Met haar tweede roman gooit de Duitse Zsuzsa Bánk hoge ogen in Duitsland: meer dan 100.000 exemplaren zijn er verkocht. Sinds juni 2012 is er de Nederlandse vertaling van Nelleke van Maaren. In De lichte dagen staat het relaas van Seri centraal. Zij blikt in 448 pagina´s op minutieuze wijze terug op haar jeugd in het Zuid-Duitse provinciestadje Kirchblüt en haar adolescententijd in Rome. Haar kinderjaren brengt ze door in de tuin van de nieuwkomers Évi en Aja (moeder en dochter), die aan de rand van het dorp in een soort Pippi-Langkousbarak wonen. De van oorsprong Hongaarse Évi heeft in het circus gewerkt als koorddanseres en ze brengt iets frivools in het dorp. Seri is betoverd door de onconventionele leefwijze van het kleine gezin en ze slijt haar dagen bij hen in de tuin. Op een dag voegt zich het jongetje Karl bij Seri en Aja. Vanaf dat moment zijn ze onafscheidelijk.
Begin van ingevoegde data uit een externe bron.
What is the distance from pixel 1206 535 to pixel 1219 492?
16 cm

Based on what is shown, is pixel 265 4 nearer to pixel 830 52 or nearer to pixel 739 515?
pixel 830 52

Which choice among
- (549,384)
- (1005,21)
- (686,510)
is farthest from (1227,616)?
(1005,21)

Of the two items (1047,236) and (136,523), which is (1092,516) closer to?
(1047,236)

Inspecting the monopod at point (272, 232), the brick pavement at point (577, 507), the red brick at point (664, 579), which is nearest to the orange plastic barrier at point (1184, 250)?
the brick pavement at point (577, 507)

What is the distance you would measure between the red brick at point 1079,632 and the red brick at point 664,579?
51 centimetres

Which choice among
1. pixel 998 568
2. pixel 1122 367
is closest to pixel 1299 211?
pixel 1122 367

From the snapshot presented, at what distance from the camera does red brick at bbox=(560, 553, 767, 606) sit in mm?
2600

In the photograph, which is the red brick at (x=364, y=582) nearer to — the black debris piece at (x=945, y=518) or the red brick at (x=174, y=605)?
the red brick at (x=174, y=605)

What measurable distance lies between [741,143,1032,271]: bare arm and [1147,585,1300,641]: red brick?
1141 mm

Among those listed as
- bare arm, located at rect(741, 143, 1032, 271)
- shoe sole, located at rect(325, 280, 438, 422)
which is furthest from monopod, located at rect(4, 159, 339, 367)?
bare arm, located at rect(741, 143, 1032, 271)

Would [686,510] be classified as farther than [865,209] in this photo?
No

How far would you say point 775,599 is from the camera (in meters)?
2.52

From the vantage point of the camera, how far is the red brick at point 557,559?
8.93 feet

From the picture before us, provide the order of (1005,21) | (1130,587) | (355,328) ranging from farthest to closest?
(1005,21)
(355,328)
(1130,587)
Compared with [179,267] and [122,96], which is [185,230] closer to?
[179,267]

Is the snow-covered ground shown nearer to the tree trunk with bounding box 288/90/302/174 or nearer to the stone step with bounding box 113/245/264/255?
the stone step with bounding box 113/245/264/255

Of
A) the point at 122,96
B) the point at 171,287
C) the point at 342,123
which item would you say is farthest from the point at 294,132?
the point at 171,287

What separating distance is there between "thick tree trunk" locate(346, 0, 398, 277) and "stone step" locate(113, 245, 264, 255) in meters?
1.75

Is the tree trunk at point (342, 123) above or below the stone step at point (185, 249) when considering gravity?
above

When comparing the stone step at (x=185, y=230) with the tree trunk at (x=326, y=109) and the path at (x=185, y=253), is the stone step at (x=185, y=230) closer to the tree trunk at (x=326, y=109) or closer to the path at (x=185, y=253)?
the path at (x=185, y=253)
Aja en ik vergaten bijna dat er een tijd was geweest waarin we maar met zijn tweeën waren en voldoende aan elkaar hadden gehad, Aja vergat dat misschien sneller dan ik. Hoewel we niets hadden gemist, leek Karl iets aan te vullen, al zou iedereen hebben gedacht dat hij niet bij ons paste. (…) Maar voor Aja en mij paste hij bij ons, had hij direct bij ons gepast. Karl vormde de top van onze driehoek, sloot hem en maakte hem af.